━━━━━ SEÇÃO DO TEXTO ━━━━━

|
Texto Anterior | Próximo Texto | Índice
"VOZES INOCENTES"
El Salvador revisita seu conflito civil
SYLVIA COLOMBO
EDITORA DO FOLHATEEN
Primeiro foi "Machuca", o
filme chileno que interpretava o golpe militar de Augusto Pinochet (1973) pelos olhos de dois
garotos. Agora, "Vozes Inocentes" conta a história do pequeno
Chava, um carismático menino
salvadorenho que vê a favela onde
mora se despedaçar em meio a
combates entre guerrilha e governo, durante o conflito civil que
cindiu El Salvador nos anos 80,
matando mais de 70 mil pessoas.
Enredos que emocionariam
qualquer Victor Jara, ou outro autor latino-americano de canções
de protesto da década de 70
-com crianças oprimidas, governos tiranos, romances juvenis
e cenário natural lindíssimo-,
esses dois filmes têm, aos olhos de
hoje, tudo para resultarem em experiências lacrimosas e apelativas.
Aparte esse ponto de partida
inevitável, cada uma das produções citadas tem lá seus méritos. E
o principal é lançar luz a um período tão marcado pela disputa
ideológica com certo ar de ceticismo, como se o tempo passado já
oferecesse algum distanciamento
histórico e sentimental dos fatos.
Se "Machuca" se destacava por
expor o lado menos retratado do
golpe chileno, o dos que comemoraram o início da ditadura
sangrenta, "Vozes Inocentes" explora o ponto em que, em El Salvador, a violência passou a ser comum tanto às tropas do governo
quanto aos guerrilheiros.
Chava tem 11 anos. Aos 12, os
garotos salvadorenhos eram tirados à força das escolas para tomar
parte do Exército e combater a
guerrilha esquerdista FMLN
(Frente Farabundo Martí para la
Liberación Nacional).
Na escola, enquanto os mais velhos são colocados em filas para
empunharem armas, Chava está
decorando os, a essa altura, inúteis denominadores comuns.
Baseado numa história real, a
do roteirista salvadorenho Oscar
Torres, o filme tem seu eixo nas
dúvidas e escolhas do menino. De
um lado, ele crê que deve cumprir
a promessa que fez ao pai antes
deste fugir para os EUA, a de cuidar da mãe e dos irmãos e de ser
"o homem da casa".
De outro, quer seguir o tio, verdadeiro estereótipo do guerrilheiro barbudo que perambula com
um violão embaixo do braço, e tomar parte da frente "libertadora".
Não há economia nas cenas violentas. Casas incendiadas, enforcamentos, tiroteios e meninos
executados com balas na nuca são
lançados aos olhos do espectador,
para que este escolha seus bandidos e seus mocinhos.

━━━━━

### [EXERCÍCIOS]
a: Traduza para o inglês esta frase da resenha sobre o filme "Vozes Inocentes": "Não há economia nas cenas violentas."
b: Prolongue a resenha sobre o filme "Vozes Inocentes" a partir do ponto em que ela termina.

━━━━━ ENTRADAS FORNECIDAS ━━━━━

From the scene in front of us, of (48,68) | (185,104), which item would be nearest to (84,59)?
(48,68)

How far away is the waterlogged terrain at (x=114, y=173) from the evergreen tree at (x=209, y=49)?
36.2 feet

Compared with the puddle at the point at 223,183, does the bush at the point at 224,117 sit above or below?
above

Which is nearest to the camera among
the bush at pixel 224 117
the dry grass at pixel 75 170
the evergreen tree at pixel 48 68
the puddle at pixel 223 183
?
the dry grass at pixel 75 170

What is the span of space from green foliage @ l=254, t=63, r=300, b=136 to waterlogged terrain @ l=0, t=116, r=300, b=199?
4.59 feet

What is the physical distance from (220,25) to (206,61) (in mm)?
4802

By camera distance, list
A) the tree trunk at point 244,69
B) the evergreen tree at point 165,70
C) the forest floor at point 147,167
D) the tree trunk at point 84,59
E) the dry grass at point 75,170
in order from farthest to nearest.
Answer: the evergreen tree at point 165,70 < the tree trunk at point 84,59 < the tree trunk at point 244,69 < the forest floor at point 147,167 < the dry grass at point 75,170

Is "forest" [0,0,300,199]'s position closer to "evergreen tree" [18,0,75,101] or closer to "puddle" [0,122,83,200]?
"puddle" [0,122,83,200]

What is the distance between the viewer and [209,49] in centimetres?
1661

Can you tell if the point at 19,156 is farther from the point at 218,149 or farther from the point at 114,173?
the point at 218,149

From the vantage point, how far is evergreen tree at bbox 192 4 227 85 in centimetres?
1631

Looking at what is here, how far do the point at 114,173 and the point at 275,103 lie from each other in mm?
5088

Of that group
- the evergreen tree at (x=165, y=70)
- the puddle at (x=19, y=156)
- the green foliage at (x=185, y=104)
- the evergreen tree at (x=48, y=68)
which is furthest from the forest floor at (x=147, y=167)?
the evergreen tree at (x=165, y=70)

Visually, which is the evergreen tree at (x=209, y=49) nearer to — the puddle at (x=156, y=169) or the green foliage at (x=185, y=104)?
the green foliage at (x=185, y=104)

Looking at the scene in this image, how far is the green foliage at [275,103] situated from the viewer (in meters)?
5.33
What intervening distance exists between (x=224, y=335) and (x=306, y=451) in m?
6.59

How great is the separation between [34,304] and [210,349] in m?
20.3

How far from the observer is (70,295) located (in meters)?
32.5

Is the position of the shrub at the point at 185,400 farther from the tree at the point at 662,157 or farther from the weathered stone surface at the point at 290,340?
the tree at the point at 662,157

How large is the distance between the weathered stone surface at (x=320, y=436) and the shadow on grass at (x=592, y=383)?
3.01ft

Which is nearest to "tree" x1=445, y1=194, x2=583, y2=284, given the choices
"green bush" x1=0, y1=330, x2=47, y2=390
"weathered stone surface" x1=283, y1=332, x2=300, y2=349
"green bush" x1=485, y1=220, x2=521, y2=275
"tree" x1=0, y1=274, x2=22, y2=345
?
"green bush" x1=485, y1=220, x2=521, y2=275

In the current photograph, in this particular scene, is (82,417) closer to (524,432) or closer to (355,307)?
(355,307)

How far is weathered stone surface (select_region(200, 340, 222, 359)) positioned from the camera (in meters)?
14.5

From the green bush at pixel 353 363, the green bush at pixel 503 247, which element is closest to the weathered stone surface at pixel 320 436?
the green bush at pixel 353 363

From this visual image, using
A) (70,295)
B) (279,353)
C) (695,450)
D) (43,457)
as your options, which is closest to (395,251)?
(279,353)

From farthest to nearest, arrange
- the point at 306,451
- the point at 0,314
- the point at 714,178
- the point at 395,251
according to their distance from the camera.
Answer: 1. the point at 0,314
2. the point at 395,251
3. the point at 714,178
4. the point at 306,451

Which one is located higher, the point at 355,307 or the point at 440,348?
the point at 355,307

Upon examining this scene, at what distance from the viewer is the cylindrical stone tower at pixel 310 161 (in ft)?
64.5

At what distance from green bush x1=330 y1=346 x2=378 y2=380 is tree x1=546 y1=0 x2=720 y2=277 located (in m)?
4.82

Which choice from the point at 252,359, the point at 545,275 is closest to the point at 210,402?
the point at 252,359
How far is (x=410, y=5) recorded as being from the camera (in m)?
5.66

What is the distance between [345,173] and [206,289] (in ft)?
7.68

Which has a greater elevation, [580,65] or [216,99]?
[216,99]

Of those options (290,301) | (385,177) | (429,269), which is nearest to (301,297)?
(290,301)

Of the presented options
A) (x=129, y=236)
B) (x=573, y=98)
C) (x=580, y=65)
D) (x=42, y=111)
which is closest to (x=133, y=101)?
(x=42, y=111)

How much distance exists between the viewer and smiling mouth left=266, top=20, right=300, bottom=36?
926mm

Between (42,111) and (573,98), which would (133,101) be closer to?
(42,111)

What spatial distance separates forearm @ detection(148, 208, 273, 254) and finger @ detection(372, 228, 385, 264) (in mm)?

━━━━━

### [RESPOSTAS FINAIS]
a: The violent scenes hold nothing back.

b:
Em tempos de balanço do papel
da Igreja Católica, é interessante
reparar no padre progressista que
permite que os guerrilheiros subam ao campanário da paróquia
para atirar nos soldados e prega:
"Rezar só já não basta".
Tanto "Vozes Inocentes" como
"Machuca" se inserem numa fornada de filmes latino-americanos
recentes que, voluntariamente ou
não, chamam a um revisionismo
histórico. Com mais ou menos lucidez, lustro comercial ou sentimentalismo, um punhado de produções tem abordado tanto o período de ditaduras no Cone Sul
como as raízes da opção revolucionária. O brasileiro "Diários de
Motocicleta" (Walter Salles) e os
argentinos "Kamchatka" (Marcelo Piñeyro) e "Cautiva" (Gaston
Biraben) são alguns deles.
É curioso que, pelo menos no cinema, o continente pareça se deitar no divã para tentar entender
suas opções políticas do passado,
justamente num momento em
que alguns vêem uma "guinada"
latino-americana à esquerda.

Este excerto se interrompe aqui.